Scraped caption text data
------------------------
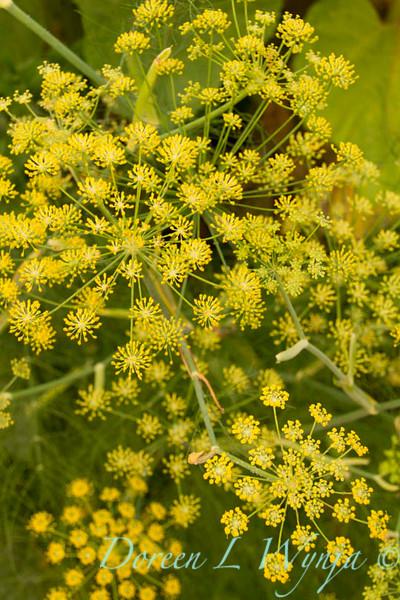 Foeniculum vulgare_017.jpg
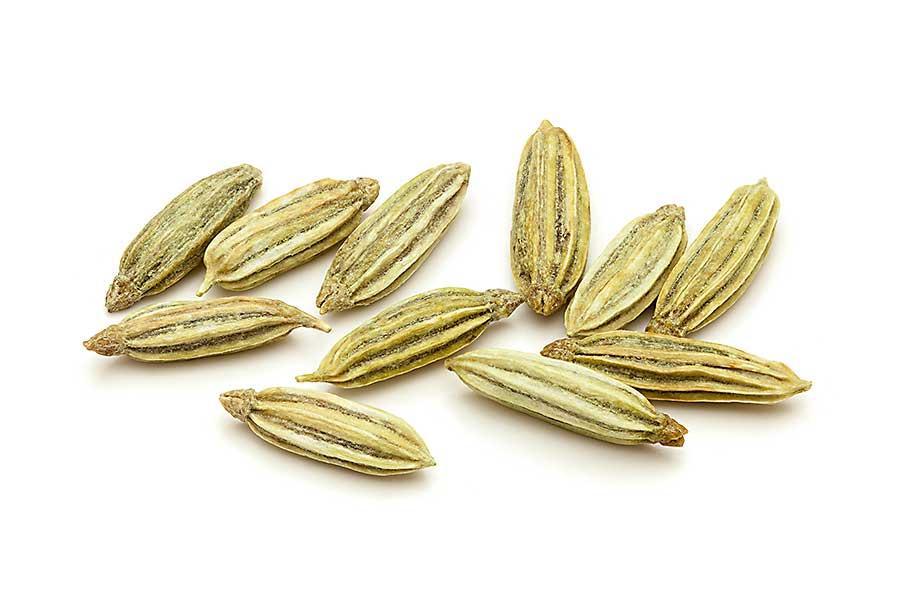 Anise seed macro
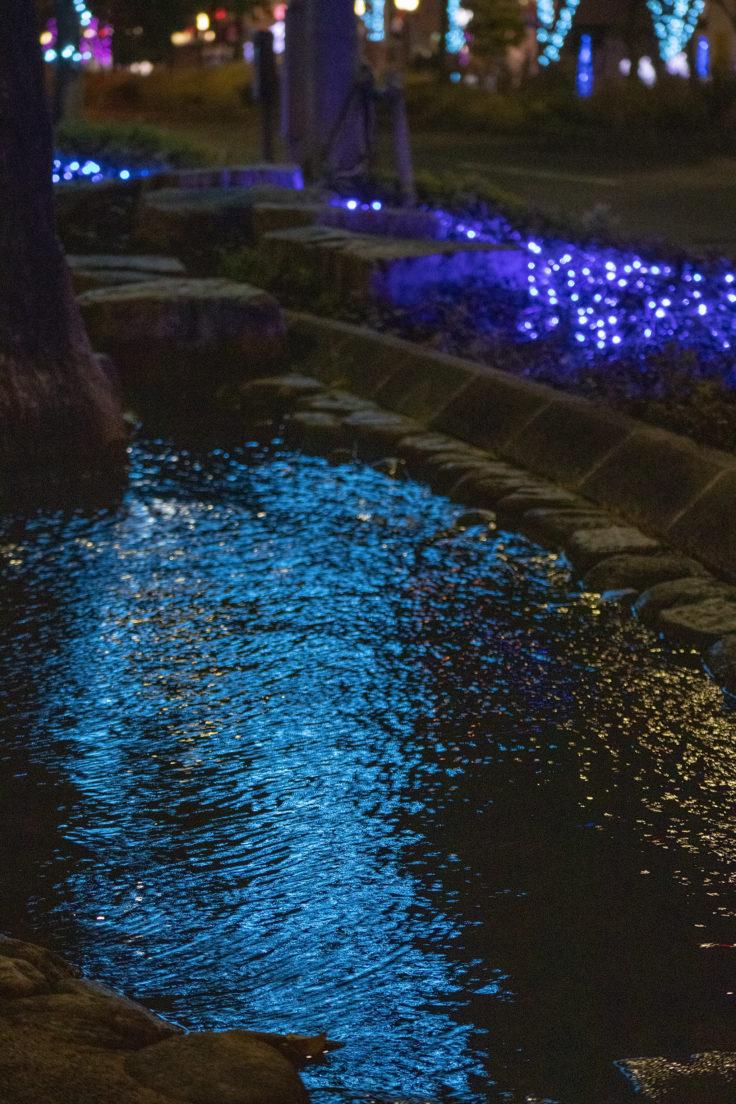 水面に映るイルミネーション2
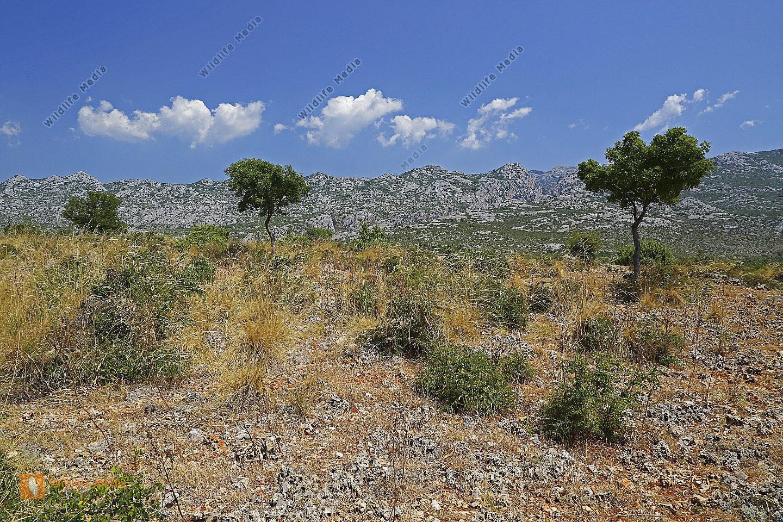 Felslandschaft Kroatien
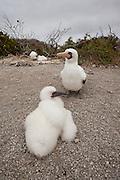 A nazca booby (Sula grunti) ground nesting while raising a chick on Genovesa Island, Galapagos Archipelago - Ecuador.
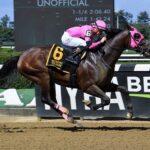 Locally Owned, horse, Distorted Humor, Jockey Club International Stakes, sábado, 18 de septiembre de 2021, Belmont Park. Foto: Coglaniese Photo & Susie Raisher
------------------------
WHAT THE TASK REQUIRES:
Omitting all pictures, reproduce the records above in their entirety.

RESPONSE BELOW:
 Foeniculum vulgare_017.jpg
 Anise seed macro
 水面に映るイルミネーション2
 Felslandschaft Kroatien
 A nazca booby (Sula grunti) ground nesting while raising a chick on Genovesa Island, Galapagos Archipelago - Ecuador.
 Locally Owned, horse, Distorted Humor, Jockey Club International Stakes, sábado, 18 de septiembre de 2021, Belmont Park. Foto: Coglaniese Photo & Susie Raisher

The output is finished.